> PASSAGE TO READ:
*** Block opens ***
General characteristics
- Tonnage: 28,890 GT
- Length: 198.60 metres (651.6 ft)
- Beam: 24 metres (79 ft)
- Draught: 6 metres (20 ft)
- Decks: 11 (7 passenger-accessible)
- Propulsion: Diesel-electric transmission with two MAN B&W 7L40/54 and two 8L40/54, 21.6 MW total
- Speed: 21 knots
- Capacity: 408 passengers in 204 suites
- Crew: 275

= MS Europa (1999) =

Cruise ship built in 1999

MS Europa is a cruise ship owned and operated by the German company Hapag-Lloyd Cruises. It is the 6th ship to be named Europa in the company's history. For twelve years in a row, the MS Europa was awarded the title "best cruise ship in the world" by Ward-Ranking and Berlitz. The previous Europa is currently sailing as the Saga Sapphire for Saga Cruises.

==Design==

=== Exterior ===
Europa was designed as a luxury cruise ship. Europa was one of the first ships designed with the ABB Azipod propulsion system, implemented to reduce vibration towards the stern of the ship.

===Interior design and facilities===

There are 204 passenger cabins of various sizes.

Facilities include an atrium, casino, dining area, swimming pools, cinema and a gym and spa. The ship also has a designated nude sunbathing deck.

During COVID-19 pandemic, the ship docked in Puerta Vallarta, Mexico. The government announced on 25 March that it would receive cruise ships “for humanitarian reasons,” but that passengers would be individually "fumigated" before being taken directly to airports to be returned to their home countries. The protocol would apply to Europa and other ships in Mexican waters.
*** Block closes ***
> TASKS:
1: In the passage on MS Europa, what propulsion system was Europa one of the first ships to be designed with?
2: Decide whether each statement agrees with the passage on MS Europa. Answer yes or no, and quote the deciding words.
(a) All of the ship's 11 decks are open to passengers.
(b) MS Europa won the title "best cruise ship in the world" twelve years in a row.
(c) The previous Europa now sails for Saga Cruises.
3: Retype the part of the passage on MS Europa that opens with the words containing "Cruise ship built" and closes with "of various sizes.".

> SUPPLIED DATA:
*** Block opens ***
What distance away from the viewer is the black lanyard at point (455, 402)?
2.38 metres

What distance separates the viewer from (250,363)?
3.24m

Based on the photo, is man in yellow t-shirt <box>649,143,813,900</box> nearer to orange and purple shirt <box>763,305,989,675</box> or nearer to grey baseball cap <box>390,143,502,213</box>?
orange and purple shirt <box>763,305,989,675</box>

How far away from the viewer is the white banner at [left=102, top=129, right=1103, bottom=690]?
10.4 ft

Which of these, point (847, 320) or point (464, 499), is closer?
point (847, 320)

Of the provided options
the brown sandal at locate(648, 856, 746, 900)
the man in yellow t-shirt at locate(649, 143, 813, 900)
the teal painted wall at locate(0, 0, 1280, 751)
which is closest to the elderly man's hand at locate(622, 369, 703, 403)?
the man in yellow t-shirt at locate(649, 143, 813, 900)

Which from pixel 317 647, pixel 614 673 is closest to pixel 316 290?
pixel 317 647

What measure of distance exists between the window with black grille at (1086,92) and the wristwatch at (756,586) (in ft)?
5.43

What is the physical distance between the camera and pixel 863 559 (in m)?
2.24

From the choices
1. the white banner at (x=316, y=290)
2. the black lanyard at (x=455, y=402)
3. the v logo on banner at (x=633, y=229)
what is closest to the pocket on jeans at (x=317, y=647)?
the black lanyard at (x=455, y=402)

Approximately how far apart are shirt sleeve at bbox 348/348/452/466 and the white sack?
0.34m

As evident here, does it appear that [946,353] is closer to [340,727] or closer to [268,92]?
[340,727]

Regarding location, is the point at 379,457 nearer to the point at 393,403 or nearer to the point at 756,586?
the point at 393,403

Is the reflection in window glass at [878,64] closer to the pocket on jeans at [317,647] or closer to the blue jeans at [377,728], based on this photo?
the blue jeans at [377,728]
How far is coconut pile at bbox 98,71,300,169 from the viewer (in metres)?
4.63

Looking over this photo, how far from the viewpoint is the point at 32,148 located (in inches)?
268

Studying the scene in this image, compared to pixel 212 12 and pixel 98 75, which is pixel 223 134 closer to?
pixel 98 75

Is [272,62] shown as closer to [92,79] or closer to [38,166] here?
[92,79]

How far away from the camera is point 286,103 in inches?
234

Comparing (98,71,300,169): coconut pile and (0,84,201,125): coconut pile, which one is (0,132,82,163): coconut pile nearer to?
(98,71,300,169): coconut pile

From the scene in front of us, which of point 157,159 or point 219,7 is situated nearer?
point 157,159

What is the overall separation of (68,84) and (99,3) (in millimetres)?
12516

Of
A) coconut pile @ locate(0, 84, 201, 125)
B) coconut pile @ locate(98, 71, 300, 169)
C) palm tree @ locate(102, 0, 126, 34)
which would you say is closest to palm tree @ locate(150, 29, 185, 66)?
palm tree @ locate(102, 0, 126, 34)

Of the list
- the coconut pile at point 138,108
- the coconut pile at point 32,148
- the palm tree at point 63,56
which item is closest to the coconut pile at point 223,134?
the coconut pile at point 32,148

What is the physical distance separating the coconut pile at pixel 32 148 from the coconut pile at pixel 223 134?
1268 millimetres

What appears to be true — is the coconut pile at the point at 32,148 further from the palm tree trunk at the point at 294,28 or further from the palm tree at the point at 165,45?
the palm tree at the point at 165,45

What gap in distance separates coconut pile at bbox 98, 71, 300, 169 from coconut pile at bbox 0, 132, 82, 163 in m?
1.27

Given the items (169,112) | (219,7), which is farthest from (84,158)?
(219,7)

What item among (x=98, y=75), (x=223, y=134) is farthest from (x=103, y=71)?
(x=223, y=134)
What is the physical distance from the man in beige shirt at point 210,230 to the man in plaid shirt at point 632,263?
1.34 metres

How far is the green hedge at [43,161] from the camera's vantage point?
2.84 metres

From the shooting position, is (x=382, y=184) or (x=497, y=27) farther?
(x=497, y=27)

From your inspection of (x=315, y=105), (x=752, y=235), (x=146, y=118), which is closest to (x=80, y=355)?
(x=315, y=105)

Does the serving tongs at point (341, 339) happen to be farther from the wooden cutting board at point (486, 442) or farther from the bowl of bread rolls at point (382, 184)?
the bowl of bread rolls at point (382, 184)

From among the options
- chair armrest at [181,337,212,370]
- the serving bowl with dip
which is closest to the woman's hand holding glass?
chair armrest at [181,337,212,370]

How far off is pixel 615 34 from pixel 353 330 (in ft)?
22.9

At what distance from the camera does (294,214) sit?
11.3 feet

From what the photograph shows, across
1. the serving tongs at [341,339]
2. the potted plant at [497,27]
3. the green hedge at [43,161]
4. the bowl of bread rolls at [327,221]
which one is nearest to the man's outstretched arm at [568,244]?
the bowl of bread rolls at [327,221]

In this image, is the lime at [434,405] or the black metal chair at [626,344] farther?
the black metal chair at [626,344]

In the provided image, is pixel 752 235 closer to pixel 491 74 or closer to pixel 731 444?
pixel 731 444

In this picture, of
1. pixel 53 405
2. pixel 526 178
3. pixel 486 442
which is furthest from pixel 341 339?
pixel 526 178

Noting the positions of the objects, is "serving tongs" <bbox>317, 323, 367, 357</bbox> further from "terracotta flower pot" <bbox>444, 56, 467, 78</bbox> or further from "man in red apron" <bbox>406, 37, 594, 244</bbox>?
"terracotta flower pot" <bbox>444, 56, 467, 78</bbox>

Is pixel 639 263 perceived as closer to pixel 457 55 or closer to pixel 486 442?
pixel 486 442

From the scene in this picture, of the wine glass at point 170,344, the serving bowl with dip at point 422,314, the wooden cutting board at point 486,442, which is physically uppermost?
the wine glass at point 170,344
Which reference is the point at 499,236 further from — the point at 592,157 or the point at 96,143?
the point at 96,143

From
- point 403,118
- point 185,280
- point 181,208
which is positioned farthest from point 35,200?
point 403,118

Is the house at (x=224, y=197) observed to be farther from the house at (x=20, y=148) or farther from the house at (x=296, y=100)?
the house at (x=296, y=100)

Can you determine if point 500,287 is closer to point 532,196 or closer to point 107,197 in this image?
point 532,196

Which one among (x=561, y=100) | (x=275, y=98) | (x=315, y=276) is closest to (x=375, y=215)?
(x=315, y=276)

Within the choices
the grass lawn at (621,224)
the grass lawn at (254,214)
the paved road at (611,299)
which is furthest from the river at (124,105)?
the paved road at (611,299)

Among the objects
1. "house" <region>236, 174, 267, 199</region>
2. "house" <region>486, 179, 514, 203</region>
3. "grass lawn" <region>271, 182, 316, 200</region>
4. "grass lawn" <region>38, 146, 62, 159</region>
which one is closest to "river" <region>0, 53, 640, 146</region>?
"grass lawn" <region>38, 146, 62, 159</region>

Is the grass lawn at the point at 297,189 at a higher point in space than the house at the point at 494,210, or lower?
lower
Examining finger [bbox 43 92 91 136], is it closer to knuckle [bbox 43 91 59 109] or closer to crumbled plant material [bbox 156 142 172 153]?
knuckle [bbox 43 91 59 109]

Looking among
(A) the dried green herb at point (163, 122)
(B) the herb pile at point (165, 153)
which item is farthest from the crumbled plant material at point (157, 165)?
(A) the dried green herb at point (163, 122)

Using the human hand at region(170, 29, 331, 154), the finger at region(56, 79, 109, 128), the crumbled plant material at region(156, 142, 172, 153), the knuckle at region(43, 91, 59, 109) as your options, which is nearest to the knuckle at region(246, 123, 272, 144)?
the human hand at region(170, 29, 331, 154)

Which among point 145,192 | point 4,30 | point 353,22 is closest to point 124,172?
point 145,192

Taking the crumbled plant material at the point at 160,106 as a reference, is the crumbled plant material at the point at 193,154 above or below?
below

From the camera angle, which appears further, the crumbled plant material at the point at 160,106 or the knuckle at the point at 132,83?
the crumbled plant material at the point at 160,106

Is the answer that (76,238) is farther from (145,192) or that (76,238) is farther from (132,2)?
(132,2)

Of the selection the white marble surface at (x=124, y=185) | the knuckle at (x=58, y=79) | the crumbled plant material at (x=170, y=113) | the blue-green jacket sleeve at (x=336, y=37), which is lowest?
*** Block closes ***
> SOLUTIONS TO EACH TASK:
1: The ABB Azipod propulsion system.

2:
(a) No: "Decks: 11 (7 passenger-accessible)"
(b) Yes: "For twelve years in a row, the MS Europa was awarded the title "best cruise ship in the world" by Ward-Ranking and Berlitz."
(c) Yes: "The previous Europa is currently sailing as the Saga Sapphire for Saga Cruises."

3:
Cruise ship built in 1999

MS Europa is a cruise ship owned and operated by the German company Hapag-Lloyd Cruises. It is the 6th ship to be named Europa in the company's history. For twelve years in a row, the MS Europa was awarded the title "best cruise ship in the world" by Ward-Ranking and Berlitz. The previous Europa is currently sailing as the Saga Sapphire for Saga Cruises.

==Design==

=== Exterior ===
Europa was designed as a luxury cruise ship. Europa was one of the first ships designed with the ABB Azipod propulsion system, implemented to reduce vibration towards the stern of the ship.

===Interior design and facilities===

There are 204 passenger cabins of various sizes.